Scott Hanselman

Postprocessing AutoClosed SGML Tags with the SGMLReader

February 15, 2006 Comment on this post [5] Posted in XML | Bugs
Sponsored By

Chris Lovett's SGMLReader is an interesting and complex piece of work. It's more complex than my brain can hold, which is good, since he wrote it and not I. It's able to parse SGML documents like HTML. However, it derives from XmlReader, so it tries (and succeeds) to look like an XmlReader. As such, it Auto-Closes Tags. Remember that SGML doesn't have to have closing tags. Specifically, it doesn't need closing tags on primitive/simple types.

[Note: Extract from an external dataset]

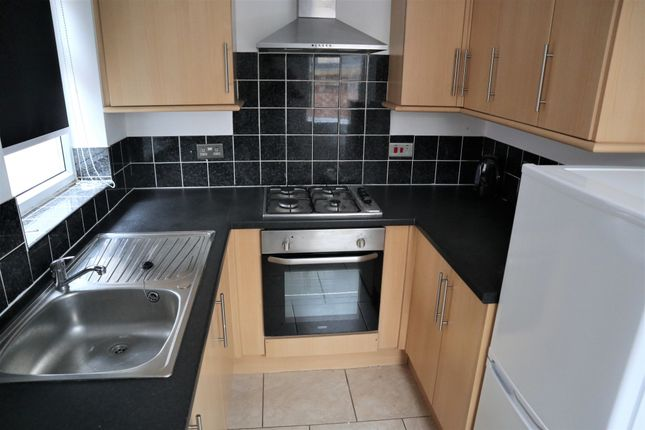 Thumbnail Flat to rent in Coltman Street, Hull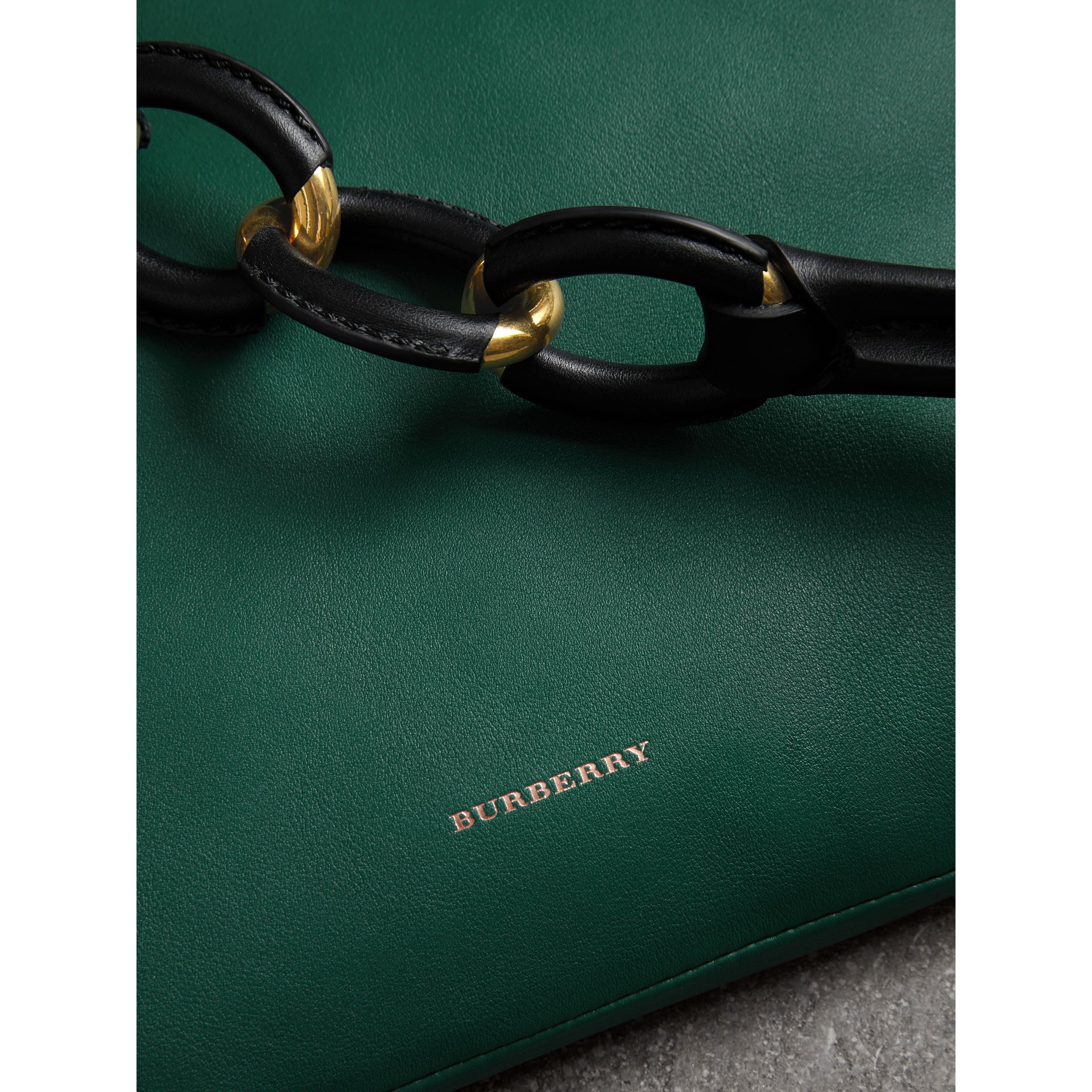Medium Two-tone Leather Shopper in Racing Green - Women | Burberry - gallery image 1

Sometimes I need to parse an OFX 1.x document, a financial format that is SGML like this:

<OFX>    
<SIGNONMSGSRQV1>
<SONRQ>   
 <DTCLIENT>20060128101000 
 <USERID>654321
 <USERPASS>123456
 <LANGUAGE>ENG 
  <FI>    
   <ORG>Corillian
   <FID>1001 
  </FI>
 <APPID>MyApp  
 <APPVER>0500  
</SONRQ>
...etc...

Notice that ORG and DTCLIENT and all the other simple types have no end tags, but complex types like FI and SONRQ do have end tags. The SgmlReader class attempts to automatically insert end tags (to close the element) as I use the XmlReader.Read() method to move through the document. However, he can't figure out where the right place for an end tag is until he sees an end elements go by. Then he says, oh, crap! There's </FI>! I need to empty my stack of start elements in reverse order. This is lovely for him, but gives me a document that looks (in memory) like this:

<OFX>    
<SIGNONMSGSRQV1>
<SONRQ>   
  <DTCLIENT>20060128101000 
  <USERID>654321
    <USERPASS>123456
     <LANGUAGE>ENG 
        <FI>    
          <ORG>Corillian
           <FID>1001
</FID>
          </ORG>
        </FI>
     </LANGUAGE>
    </USERPASS>
  </USERID>
 </DTCLIENT>

...etc...

...which totally isn't the structure I'm looking for. I could write my own SgmlReader that knows more about OFX, but really, who has the time. So, my buddy Paul Gomes and I did this.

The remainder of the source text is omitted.